— start of Extracted entries —
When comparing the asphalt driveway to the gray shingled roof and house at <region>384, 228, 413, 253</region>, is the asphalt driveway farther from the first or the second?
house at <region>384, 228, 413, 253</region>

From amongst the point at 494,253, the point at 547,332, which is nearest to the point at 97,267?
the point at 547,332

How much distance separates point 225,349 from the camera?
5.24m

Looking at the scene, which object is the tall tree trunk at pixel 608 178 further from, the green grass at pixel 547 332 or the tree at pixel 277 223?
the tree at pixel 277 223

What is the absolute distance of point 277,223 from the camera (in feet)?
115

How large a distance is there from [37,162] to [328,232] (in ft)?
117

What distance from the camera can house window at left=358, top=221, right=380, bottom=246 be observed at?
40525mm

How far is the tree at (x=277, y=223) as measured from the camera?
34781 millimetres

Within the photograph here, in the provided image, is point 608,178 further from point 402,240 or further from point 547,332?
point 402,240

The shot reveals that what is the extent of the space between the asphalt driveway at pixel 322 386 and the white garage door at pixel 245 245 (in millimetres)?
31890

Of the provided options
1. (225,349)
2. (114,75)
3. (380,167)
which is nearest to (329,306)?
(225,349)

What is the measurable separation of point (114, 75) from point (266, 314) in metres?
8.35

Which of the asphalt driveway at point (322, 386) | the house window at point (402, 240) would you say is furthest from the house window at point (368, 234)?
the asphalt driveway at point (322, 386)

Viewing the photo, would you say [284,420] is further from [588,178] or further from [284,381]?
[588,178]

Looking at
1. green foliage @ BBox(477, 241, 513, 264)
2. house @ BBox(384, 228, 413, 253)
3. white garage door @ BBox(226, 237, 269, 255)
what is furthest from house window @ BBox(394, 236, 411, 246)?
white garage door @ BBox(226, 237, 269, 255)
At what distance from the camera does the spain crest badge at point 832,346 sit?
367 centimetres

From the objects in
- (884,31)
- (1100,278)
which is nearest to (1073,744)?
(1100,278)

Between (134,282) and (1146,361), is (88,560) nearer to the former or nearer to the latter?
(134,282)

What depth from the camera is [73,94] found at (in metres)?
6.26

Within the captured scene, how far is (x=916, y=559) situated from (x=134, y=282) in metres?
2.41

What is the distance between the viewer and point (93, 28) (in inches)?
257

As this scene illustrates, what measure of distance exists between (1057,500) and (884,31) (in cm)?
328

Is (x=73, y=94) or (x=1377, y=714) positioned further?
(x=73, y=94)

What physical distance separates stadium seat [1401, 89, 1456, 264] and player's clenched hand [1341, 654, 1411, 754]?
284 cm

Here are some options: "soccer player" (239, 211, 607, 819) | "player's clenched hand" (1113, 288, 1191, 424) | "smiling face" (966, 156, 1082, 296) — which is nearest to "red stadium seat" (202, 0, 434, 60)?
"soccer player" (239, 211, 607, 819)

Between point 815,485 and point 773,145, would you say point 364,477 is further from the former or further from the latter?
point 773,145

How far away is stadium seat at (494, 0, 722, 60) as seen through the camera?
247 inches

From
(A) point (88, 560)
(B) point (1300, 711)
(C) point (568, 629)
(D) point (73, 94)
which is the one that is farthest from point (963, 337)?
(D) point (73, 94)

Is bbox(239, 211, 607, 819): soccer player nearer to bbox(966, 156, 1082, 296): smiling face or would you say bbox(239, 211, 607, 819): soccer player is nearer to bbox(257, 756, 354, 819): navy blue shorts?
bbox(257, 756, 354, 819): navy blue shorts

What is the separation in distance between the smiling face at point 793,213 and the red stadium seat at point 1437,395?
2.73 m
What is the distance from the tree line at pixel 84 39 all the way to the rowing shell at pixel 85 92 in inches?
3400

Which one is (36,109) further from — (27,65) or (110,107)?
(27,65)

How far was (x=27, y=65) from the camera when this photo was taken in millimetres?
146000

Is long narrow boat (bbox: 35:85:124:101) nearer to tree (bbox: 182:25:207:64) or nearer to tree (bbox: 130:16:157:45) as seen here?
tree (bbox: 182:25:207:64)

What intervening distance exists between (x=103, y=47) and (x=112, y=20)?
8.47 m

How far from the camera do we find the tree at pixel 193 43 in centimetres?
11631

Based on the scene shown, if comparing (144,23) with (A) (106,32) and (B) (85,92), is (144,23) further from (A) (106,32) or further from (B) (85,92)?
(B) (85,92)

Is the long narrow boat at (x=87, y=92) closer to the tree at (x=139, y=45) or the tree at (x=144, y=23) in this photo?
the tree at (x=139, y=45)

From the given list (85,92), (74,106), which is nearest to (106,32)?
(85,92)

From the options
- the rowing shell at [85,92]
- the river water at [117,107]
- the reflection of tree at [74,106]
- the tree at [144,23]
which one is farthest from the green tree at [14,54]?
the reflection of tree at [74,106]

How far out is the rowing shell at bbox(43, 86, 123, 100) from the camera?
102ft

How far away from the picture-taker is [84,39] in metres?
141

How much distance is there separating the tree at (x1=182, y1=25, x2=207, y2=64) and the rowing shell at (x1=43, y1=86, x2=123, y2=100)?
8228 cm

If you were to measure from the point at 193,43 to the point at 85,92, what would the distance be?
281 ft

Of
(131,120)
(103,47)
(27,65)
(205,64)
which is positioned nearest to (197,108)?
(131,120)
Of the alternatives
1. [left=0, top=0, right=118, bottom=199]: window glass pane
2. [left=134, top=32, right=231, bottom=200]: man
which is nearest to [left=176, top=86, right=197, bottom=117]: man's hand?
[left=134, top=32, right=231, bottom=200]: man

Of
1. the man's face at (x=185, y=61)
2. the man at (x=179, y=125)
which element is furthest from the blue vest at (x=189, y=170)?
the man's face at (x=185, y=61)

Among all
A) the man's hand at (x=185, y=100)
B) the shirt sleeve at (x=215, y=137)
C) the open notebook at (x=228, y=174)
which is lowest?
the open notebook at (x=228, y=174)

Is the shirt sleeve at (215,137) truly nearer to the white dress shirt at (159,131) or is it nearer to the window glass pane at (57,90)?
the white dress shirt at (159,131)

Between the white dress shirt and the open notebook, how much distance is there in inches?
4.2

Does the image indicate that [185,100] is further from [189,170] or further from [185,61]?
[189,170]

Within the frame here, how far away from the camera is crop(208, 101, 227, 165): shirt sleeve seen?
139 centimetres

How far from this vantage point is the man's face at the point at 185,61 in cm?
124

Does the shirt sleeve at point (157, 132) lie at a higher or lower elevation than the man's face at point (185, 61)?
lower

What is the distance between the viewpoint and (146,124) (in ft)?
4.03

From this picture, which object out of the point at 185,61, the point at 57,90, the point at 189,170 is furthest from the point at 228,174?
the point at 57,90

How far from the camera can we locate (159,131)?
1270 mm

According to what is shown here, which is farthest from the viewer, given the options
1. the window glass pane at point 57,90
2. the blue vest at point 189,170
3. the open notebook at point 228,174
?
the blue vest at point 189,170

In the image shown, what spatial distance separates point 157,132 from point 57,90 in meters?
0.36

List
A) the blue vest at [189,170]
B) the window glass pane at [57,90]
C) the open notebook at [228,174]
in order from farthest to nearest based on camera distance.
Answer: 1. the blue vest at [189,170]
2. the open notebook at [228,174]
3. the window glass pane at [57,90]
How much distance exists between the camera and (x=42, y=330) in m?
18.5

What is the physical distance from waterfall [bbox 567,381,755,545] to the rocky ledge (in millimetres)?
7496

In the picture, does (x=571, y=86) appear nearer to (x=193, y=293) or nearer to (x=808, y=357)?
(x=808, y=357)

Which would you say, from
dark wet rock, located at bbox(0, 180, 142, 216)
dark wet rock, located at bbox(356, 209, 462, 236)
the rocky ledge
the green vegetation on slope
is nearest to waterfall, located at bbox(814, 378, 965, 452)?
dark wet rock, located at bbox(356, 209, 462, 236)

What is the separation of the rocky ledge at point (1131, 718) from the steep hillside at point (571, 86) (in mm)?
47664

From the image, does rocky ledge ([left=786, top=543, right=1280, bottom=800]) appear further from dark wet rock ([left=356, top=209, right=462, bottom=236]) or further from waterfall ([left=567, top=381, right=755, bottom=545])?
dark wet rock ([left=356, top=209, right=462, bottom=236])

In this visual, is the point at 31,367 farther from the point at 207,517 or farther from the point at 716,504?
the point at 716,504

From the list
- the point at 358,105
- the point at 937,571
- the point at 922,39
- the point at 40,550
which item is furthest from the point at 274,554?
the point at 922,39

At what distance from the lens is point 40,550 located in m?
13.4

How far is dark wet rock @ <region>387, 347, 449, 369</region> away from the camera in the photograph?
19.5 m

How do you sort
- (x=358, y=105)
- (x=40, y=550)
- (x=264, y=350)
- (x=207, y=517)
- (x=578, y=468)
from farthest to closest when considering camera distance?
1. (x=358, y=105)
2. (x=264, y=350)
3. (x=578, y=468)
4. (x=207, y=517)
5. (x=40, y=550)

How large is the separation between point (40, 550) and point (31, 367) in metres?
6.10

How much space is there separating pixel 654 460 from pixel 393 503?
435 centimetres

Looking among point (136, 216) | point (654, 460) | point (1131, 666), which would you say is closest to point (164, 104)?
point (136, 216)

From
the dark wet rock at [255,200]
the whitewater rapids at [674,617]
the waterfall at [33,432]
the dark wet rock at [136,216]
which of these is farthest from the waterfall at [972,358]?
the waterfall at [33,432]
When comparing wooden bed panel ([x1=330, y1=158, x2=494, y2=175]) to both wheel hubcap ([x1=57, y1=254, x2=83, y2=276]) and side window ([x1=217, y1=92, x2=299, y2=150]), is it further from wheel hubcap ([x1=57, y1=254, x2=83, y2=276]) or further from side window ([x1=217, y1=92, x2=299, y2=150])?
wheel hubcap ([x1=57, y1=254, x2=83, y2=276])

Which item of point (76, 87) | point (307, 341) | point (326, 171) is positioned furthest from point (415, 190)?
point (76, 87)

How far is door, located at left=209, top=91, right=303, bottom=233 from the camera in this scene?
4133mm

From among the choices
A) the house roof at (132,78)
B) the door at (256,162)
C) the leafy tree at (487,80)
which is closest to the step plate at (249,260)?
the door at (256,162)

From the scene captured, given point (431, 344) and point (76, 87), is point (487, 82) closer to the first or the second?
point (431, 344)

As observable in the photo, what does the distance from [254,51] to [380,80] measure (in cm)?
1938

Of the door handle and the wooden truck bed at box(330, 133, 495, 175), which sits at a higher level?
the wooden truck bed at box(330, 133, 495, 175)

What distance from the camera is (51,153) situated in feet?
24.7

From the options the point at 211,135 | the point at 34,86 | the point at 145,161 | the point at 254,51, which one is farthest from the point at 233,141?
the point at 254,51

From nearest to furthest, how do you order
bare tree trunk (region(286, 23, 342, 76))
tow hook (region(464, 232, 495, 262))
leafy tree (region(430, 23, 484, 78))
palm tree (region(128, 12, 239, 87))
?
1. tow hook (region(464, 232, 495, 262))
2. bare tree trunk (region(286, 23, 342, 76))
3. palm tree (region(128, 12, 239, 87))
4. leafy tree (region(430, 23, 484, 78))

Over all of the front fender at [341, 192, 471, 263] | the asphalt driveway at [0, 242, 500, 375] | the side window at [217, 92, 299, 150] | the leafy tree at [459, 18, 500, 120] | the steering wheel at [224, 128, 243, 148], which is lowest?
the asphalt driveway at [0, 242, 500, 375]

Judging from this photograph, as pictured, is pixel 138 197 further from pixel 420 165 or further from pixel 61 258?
— end of Extracted entries —
_Goal_
Quote the data from the line containing "From the list" down to the line containing "435 centimetres", both included, exactly as they appear.

_Completed task_
From the list
- the point at 358,105
- the point at 937,571
- the point at 922,39
- the point at 40,550
which item is furthest from the point at 274,554?
the point at 922,39

At what distance from the lens is point 40,550 located in m?
13.4

How far is dark wet rock @ <region>387, 347, 449, 369</region> away from the camera in the photograph?
19.5 m

How do you sort
- (x=358, y=105)
- (x=40, y=550)
- (x=264, y=350)
- (x=207, y=517)
- (x=578, y=468)
from farthest to closest when considering camera distance?
1. (x=358, y=105)
2. (x=264, y=350)
3. (x=578, y=468)
4. (x=207, y=517)
5. (x=40, y=550)

How large is the separation between point (40, 550) and point (31, 367) in metres?
6.10

How much space is there separating pixel 654 460 from pixel 393 503?
435 centimetres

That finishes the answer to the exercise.